女の子も同様。恐怖に脳みそ焼かれてる。トラウマだったらまず来ないし、番組を思い出す共演者とも会いたくないのでは。UFO来た時嬉しそうな顔してるし。
ここまでくるとホルストが暴走したのも理解できる。功を焦ったんだな。UFO騒動を1番楽しんでそうだったエンジェルとの分水嶺は、恐怖に対する受け止め方かな。


UFOといえば未知の象徴だけど、チンパンジーを出すことによって、恐怖についての映画なんですよって絞ってるんだと思う。
野生動物として見てみても、ホルスト、エンジェル、エム、OJで向き合い方というか各々でテーマが違う。OJがGジャンって名付けるのも考えてみれば絶妙だ。乗りこなしてみせるって決意表明でもありながら、エムへの目配せなんだよね。
エムはエムで牧場の後継ぎとしてのコンプレックスが父親にある。かりにUFOじゃなくて、父親が落馬して死んだようなものと捉えると、エムの牧場に対する複雑な想いは意外とスッキリ分かりやすかったりする。

UFOは第二形態が良かったな〜。凧とクラゲを合わせた様な無機質な見た目なのに内臓のグロテスクさを想像させる造形。

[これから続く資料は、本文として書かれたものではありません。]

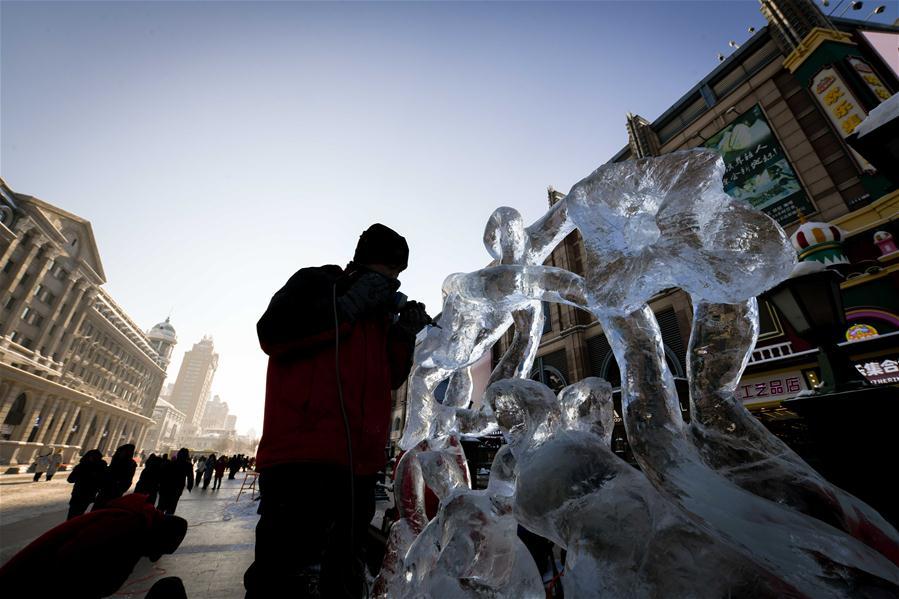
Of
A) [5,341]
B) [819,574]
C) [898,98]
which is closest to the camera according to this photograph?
[819,574]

スプラッターに振ろうと思えばいくらでもやれそうなのに、表面的には見せず想像させるっていうのが品がある。そういう意味でもチンパンジーのシーンは暴力性や血を想像させるいい示唆になってるんだよな。
あと、監督によるとエヴァの使徒を参考にしたとか。言われてみれば新劇場版の使徒シリーズの無機物と有機物が融合した生理的嫌悪感がまさにそれだわ。

あとラストシーンのOJ、out yonder(
向こう側)って書いてある看板の奥に居るので、OJが死んでいる示唆なんじゃないかと思う。これからも見守ってるっていうハンドサインにも意味が付くし、オチとしてはかなり綺麗。
ただ乗ってる馬がラッキーなんだよな...。ゴーストだったら明確に死んでると思うんだけど、あえてボカしてるんだろうか。